**Goal of the exercise**
Whenever a line in the data contains "сайта", show that line.

═══ Records provided ═══

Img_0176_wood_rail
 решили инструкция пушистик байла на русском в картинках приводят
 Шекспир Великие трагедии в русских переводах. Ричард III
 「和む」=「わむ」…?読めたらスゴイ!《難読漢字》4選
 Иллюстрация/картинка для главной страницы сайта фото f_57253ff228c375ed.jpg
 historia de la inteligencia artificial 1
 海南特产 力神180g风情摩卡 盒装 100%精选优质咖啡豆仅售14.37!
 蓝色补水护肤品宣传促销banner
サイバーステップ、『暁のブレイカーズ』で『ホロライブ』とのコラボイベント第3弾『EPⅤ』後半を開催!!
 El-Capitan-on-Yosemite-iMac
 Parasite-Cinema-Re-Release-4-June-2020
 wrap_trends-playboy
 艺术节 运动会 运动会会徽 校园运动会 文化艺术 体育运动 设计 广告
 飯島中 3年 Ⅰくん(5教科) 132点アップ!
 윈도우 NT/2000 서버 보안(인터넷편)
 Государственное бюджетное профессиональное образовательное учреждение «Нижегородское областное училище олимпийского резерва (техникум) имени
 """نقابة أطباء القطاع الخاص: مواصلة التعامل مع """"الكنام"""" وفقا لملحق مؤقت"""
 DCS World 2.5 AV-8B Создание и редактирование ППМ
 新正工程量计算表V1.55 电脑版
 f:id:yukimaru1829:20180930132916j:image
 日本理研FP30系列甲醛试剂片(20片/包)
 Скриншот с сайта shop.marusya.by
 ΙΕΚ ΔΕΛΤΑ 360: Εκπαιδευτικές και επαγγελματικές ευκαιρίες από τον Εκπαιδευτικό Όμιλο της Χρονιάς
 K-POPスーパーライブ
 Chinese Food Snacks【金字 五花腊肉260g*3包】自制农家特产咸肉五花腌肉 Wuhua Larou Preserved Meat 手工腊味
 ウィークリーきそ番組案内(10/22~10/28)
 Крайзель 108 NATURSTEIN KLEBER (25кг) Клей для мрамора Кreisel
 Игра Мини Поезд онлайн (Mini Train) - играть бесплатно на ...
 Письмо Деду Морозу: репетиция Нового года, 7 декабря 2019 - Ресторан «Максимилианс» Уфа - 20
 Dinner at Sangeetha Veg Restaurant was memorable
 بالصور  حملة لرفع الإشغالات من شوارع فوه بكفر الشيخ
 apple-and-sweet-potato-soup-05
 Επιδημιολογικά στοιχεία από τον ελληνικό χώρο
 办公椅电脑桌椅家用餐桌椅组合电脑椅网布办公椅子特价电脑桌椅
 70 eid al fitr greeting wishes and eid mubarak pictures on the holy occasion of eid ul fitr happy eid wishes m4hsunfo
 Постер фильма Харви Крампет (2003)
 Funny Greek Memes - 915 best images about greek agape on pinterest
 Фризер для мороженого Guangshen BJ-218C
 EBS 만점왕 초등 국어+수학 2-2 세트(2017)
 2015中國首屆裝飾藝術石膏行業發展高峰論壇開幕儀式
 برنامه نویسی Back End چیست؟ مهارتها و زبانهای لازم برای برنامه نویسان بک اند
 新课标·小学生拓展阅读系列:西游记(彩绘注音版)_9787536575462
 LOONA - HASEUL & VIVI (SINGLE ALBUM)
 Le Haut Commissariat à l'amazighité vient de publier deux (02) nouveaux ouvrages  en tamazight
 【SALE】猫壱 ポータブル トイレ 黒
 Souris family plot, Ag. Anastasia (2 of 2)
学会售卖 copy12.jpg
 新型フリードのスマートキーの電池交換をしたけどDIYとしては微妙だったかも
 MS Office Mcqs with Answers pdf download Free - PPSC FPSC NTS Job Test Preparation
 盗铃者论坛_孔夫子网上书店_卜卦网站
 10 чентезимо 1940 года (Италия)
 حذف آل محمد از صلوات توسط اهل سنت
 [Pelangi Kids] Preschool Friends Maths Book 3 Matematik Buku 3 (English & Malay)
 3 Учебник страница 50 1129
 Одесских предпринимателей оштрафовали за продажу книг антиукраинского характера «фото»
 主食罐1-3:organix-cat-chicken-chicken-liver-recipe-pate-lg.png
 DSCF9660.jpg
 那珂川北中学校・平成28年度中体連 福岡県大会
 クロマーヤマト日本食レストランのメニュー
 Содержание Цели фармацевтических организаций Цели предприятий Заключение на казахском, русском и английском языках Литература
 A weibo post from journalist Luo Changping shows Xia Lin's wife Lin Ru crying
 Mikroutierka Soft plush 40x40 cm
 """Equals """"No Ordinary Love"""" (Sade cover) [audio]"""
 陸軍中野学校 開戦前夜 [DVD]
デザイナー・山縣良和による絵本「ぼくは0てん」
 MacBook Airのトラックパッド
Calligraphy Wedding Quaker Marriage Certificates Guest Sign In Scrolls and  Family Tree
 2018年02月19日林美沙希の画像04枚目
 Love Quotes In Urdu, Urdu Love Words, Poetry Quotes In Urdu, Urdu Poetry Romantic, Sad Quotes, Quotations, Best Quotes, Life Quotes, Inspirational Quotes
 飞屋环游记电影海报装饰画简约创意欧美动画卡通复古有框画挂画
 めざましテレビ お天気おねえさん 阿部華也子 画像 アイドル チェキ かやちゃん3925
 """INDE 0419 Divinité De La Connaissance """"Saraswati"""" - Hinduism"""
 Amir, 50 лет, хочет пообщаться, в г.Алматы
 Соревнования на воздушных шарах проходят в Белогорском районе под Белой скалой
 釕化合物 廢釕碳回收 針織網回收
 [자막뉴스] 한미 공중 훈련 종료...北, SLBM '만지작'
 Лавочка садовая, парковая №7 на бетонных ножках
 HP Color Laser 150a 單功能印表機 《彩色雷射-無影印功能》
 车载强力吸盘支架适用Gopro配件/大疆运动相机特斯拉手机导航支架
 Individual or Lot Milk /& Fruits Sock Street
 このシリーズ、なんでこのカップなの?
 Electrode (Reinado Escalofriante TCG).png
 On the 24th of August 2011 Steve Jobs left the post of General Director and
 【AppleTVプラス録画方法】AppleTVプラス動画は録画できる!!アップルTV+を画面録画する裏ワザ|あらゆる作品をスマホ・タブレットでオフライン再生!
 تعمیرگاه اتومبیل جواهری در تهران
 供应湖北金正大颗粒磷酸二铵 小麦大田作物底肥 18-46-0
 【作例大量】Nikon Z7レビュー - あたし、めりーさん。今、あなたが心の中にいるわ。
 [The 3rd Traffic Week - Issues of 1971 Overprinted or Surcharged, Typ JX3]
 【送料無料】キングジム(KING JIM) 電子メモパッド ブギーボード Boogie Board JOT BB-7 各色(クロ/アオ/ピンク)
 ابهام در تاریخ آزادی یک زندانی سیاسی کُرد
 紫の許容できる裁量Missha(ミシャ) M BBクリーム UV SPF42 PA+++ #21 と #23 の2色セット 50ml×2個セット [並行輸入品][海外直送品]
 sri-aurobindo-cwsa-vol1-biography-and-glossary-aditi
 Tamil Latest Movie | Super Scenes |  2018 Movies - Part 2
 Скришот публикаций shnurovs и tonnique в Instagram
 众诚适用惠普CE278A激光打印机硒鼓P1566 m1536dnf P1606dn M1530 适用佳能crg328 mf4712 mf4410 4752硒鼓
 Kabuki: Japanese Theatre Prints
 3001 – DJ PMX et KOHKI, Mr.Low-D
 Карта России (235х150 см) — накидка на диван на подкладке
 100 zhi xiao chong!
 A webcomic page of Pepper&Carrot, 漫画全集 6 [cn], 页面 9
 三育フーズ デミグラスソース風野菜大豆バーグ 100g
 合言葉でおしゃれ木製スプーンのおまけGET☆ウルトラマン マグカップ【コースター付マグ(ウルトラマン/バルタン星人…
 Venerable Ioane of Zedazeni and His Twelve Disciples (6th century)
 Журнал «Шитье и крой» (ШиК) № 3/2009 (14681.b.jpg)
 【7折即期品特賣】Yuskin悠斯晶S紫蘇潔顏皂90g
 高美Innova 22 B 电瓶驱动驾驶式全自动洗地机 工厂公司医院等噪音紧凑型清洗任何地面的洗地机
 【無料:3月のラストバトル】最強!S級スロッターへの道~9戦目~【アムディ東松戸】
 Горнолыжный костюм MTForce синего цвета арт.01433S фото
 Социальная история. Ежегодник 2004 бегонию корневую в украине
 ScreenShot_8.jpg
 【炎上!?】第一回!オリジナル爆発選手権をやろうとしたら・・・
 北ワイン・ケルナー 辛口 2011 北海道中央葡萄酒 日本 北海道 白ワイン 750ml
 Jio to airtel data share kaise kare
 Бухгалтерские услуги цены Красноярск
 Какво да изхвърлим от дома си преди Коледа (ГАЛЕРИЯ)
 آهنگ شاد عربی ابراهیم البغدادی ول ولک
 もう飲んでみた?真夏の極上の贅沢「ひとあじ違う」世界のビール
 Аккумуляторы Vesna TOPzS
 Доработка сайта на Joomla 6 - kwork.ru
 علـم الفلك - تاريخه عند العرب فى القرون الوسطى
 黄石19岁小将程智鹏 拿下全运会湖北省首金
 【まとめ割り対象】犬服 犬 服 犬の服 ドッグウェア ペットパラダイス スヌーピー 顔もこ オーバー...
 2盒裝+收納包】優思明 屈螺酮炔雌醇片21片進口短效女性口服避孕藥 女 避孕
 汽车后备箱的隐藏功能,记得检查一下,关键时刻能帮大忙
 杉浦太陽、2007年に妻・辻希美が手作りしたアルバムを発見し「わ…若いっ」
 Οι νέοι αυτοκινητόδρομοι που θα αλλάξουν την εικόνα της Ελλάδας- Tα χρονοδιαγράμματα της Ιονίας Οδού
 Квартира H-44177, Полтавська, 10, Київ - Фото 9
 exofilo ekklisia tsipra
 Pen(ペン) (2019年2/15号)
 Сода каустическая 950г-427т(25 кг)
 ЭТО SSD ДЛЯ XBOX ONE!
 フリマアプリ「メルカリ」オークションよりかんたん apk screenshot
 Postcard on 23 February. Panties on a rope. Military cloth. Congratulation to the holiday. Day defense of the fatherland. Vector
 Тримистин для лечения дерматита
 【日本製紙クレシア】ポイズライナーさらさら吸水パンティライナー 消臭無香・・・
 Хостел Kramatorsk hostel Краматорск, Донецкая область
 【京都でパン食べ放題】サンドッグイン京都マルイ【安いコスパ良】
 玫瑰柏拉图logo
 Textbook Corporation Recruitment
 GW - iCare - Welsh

═══

**Response to the exercise**
 Иллюстрация/картинка для главной страницы сайта фото f_57253ff228c375ed.jpg
 Скриншот с сайта shop.marusya.by
 Доработка сайта на Joomla 6 - kwork.ru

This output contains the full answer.